• [Page-level text extractions]

━━━━━━━━━━━━━━━━━━━━

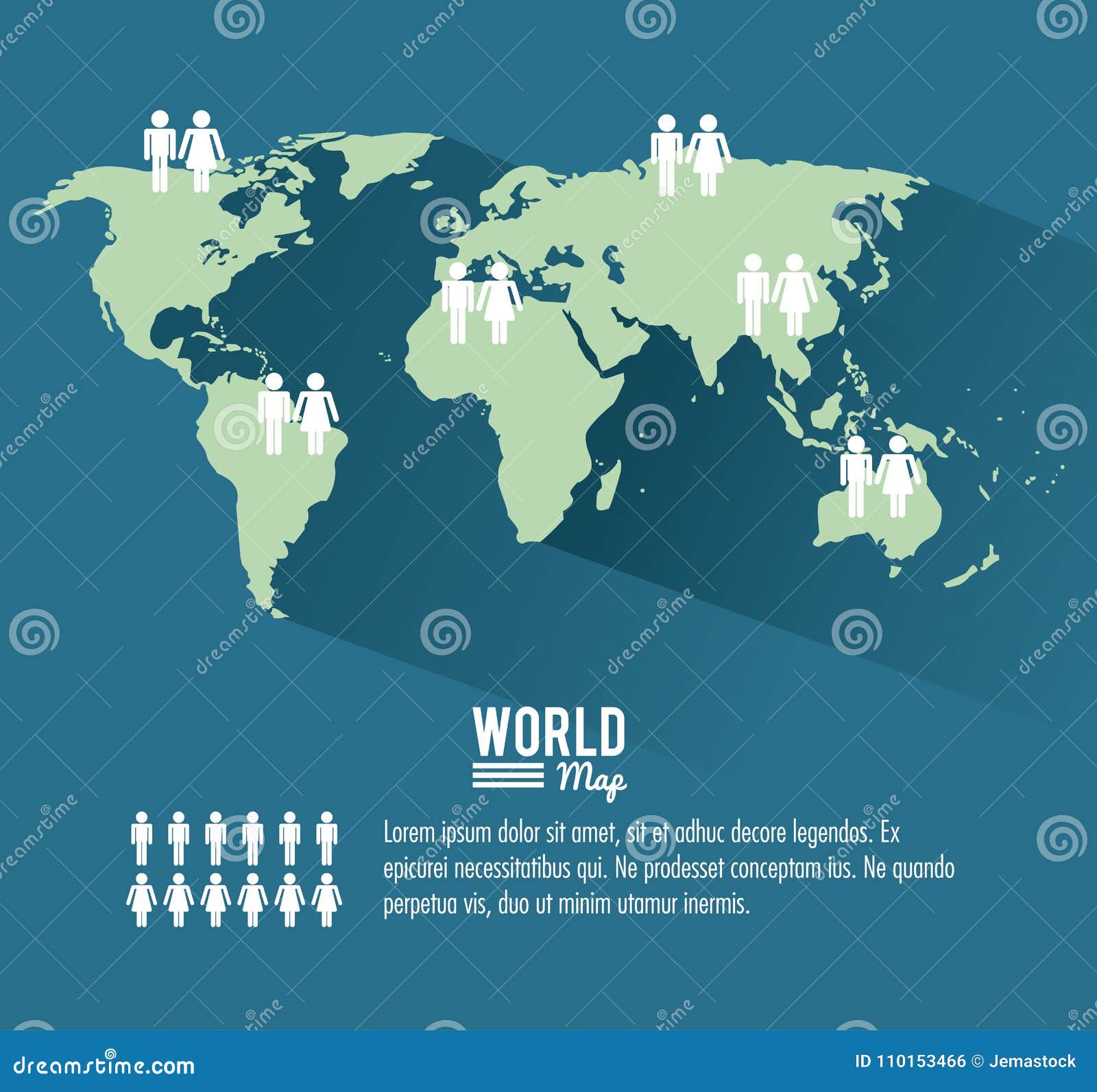 WORLD
Map

Lorem ipsum dolor sit amet, sit et adhuc decore legendos. Ex epicurei necessitatibus qui. Ne prodesset conceptam ius. Ne quando perpetua vis, duo ut minim utamur inermis.

dreamstime.com
ID 110153466 © Jemastock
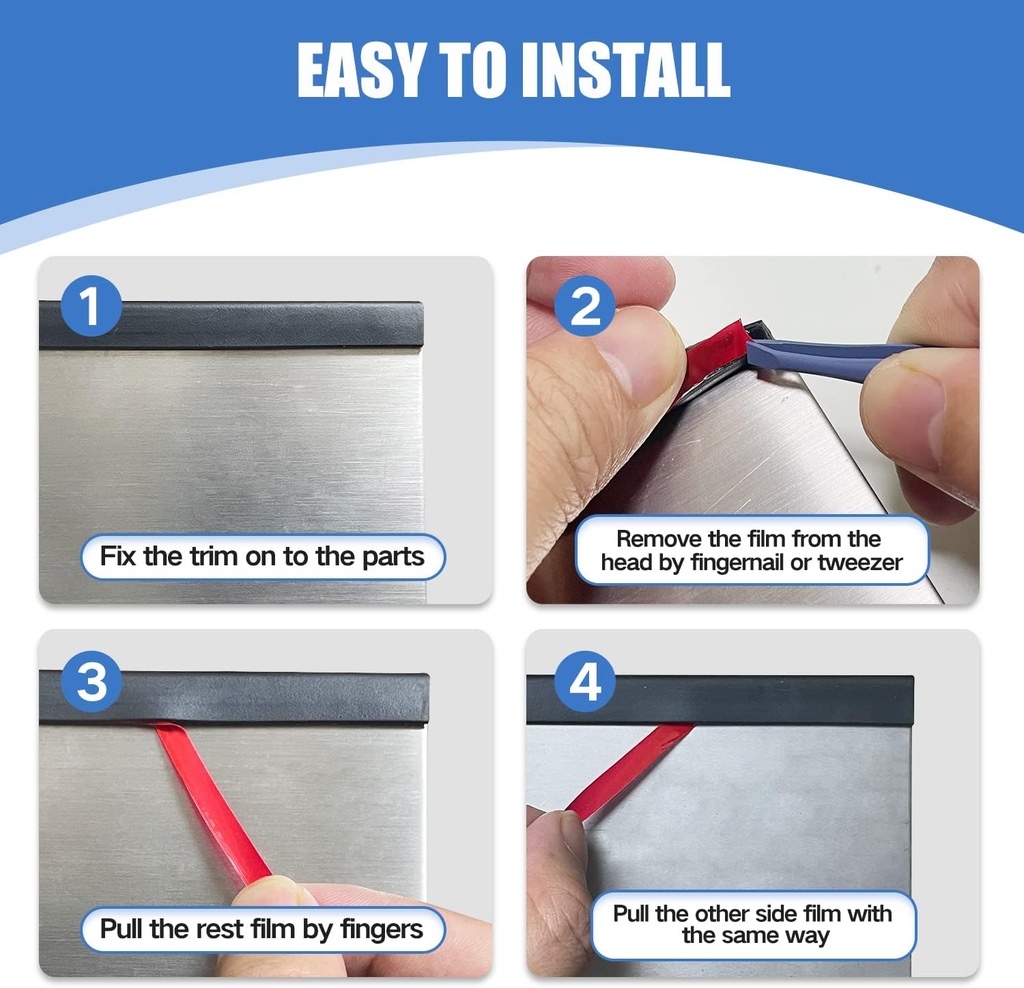 EASY TO INSTALL

1

Fix the trim on to the parts

2

Remove the film from the head by fingernail or tweezer

3

Pull the rest film by fingers

4

Pull the other side film with the same way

━━━━━━━━━━━━━━━━━━━━

• [Assigned task]
Only lines containing "film" belong in the answer; copy every such line from the records.

• [Worked solution]
Remove the film from the head by fingernail or tweezer
Pull the rest film by fingers
Pull the other side film with the same way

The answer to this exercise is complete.